Crocodile Versus Alligator

Four ways to tell a crocodile from an alligator. 

Samantha Enslen, Writing for
3-minute read

4 ways to tell a crocodile from an alligator

You’re in the water and your leg is being gnawed by a toothy beast. Quick—is it an alligator or a crocodile? Here’s a handy set of questions to help you find out.

First, stare it in the face. If you see a wide, U-shaped, rounded snout, somewhat like a shovel, you’re probably looking at an alligator. But if you see a pointy, V-shaped snout, you’re probably looking at a croc.

Alligators’ wide jaws are ideal for crushing things. Things like the hard shell of a turtle. Or the tough exoskeleton of a lobster. Or the brittle skull of a frightened human.

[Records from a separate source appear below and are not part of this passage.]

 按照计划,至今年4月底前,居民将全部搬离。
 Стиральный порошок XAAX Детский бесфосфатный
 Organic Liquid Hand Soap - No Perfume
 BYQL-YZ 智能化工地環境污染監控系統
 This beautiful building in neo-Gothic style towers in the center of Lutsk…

Crocodiles’ thin jaws aren’t quite as strong, but they still get the job done. Either beast can exert up to 3,700 pounds of pressure per square inch when it clamps its teeth together. Compare that to the 150 pounds of pressure you or I would use nibbling a sandwich. There’s no comparison.

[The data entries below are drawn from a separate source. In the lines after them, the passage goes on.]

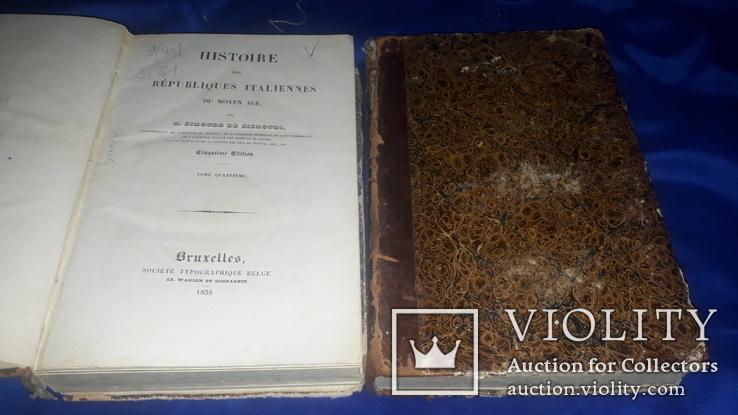 1838 История итальянской республики в средневековье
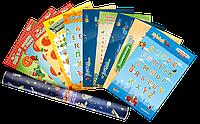 Набор обучающих плакатов в тубусе для школьников 10 шт., фото 1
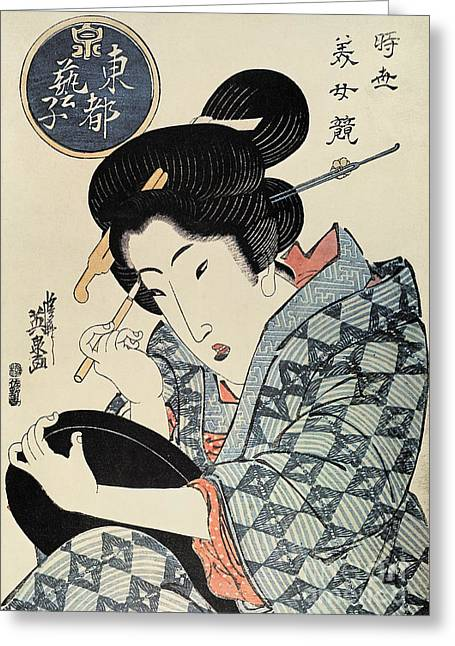 Portrait Woodblock Greeting Cards - Japan: Geisha Greeting Card by Granger
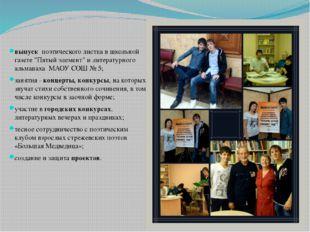 """выпуск поэтического листка в школьной газете """"Пятый элемент"""" и литературного"""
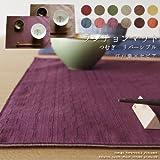 fabrizm 日本製 ランチョンマット 40×30cm つむぎ リバーシブル 江戸紫×セピア 1084-pur-pur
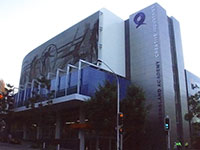 Queensland Academy of Creative Industries (QACI) - image courtesy of Kelvin Grove Urban Village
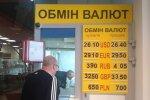 обмін валют, курс валют, курс долара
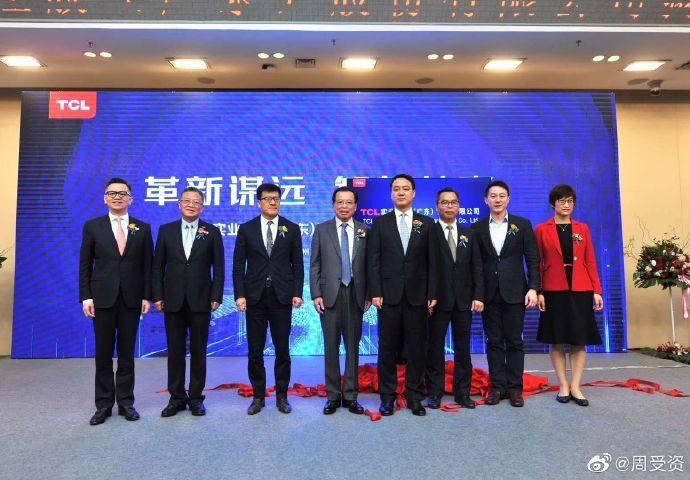 小米参加TCL实业控股揭幕仪式 2019年将全面发力大家电产品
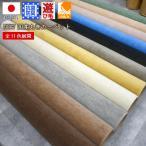 カーペット 12畳 絨毯 じゅうたん 日本製 抗菌 防臭 無地 丸巻き 安い 激安 送料無料 【スリート】 江戸間12畳 352×522cm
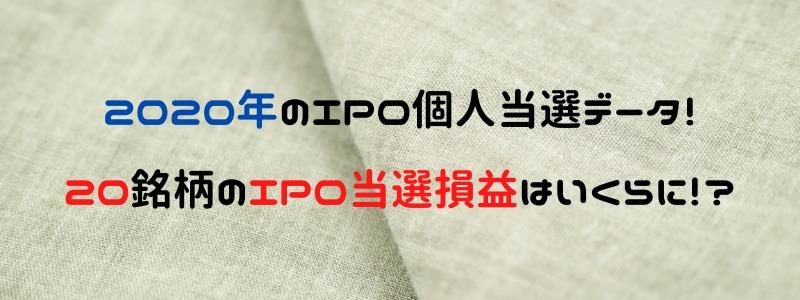 2020年のIPO個人当選データ!20銘柄のIPO当選損益はいくらに!?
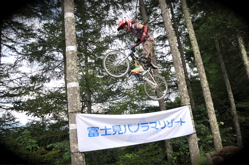 2009富士見パノラマ ユウタJAM  VOL4 パノラマ遠征日記_b0065730_2041757.jpg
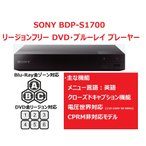 SONY BDP-S1500 リージョンフリープレーヤー ブルーレイ・DVD HDMIケーブルセット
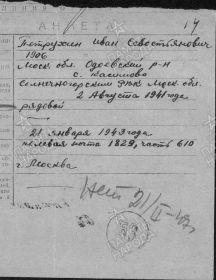 Петрухин Иван Севостьянович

Next, look at its mouth. In crocodiles, the upper jaw is about the same width as the lower jaw. Therefore, both its upper and lower teeth stick out when it closes its mouth. If you look closely, you might even notice an extra-long tooth on the bottom jaw. It’s the fourth one in from the nose, and it juts way up over the top lip of some crocs.

In contrast, an alligator’s upper jaw is wider than its lower jaw and overlaps it quite a bit. Therefore, when an alligator closes its mouth, you can only see its upper teeth.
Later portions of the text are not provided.